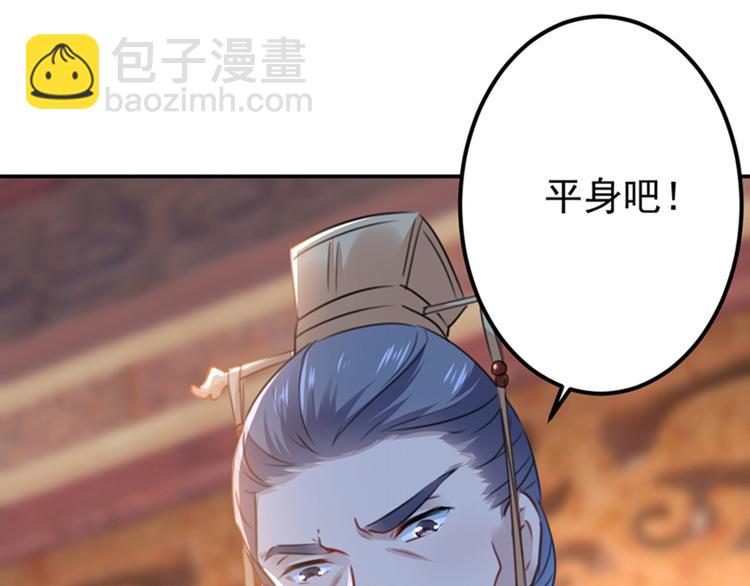 第121话 皇上让我做侍妾？8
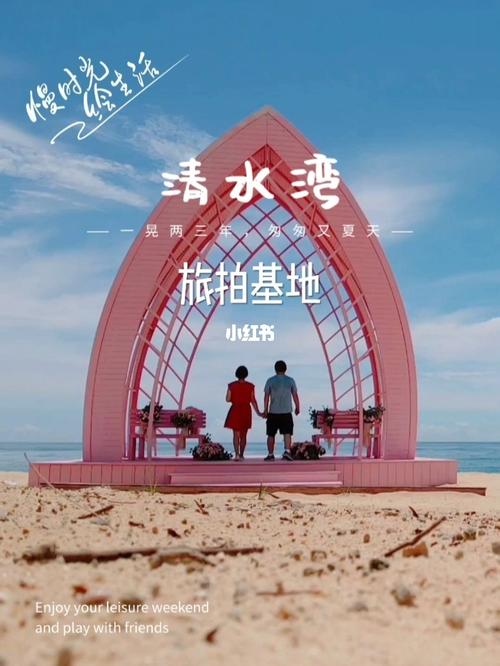 海之韵旅拍影视基地怎样?旅拍收费-图3 海之韵旅拍影视基地怎样?旅拍收费-图3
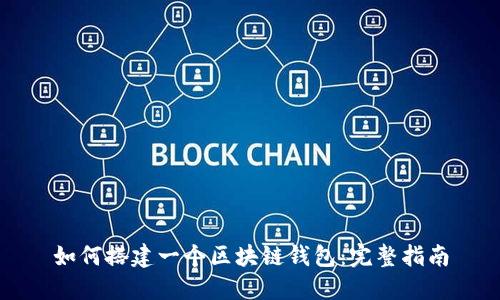 如何搭建一个区块链钱包：完整指南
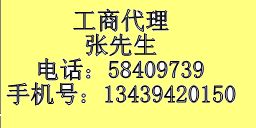 代理注冊文化傳播廣告公司全指南 價(jià)格、型號規(guī)格與選擇策略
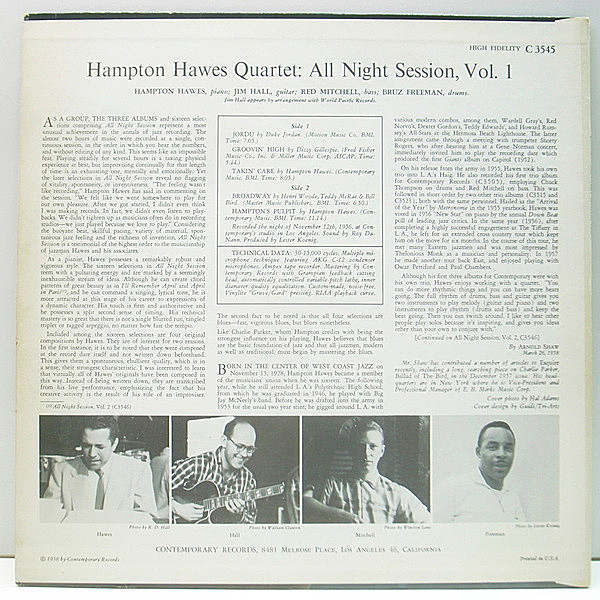 Hampton Hawse / Univers 見本盤レコード、白プロモ Hampton Hawse / Univers 見本盤レコード、白プロモ - メルカリ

⁂

**Written task:** Format the lines above as a numbered list, skipping any blank lines and including only the text, not the pictures.

**Expected answer:**
1.  第121话 皇上让我做侍妾？8
2.  海之韵旅拍影视基地怎样?旅拍收费-图3 海之韵旅拍影视基地怎样?旅拍收费-图3
3.  如何搭建一个区块链钱包：完整指南
4.  代理注冊文化傳播廣告公司全指南 價(jià)格、型號規(guī)格與選擇策略
5.  Hampton Hawse / Univers 見本盤レコード、白プロモ Hampton Hawse / Univers 見本盤レコード、白プロモ - メルカリ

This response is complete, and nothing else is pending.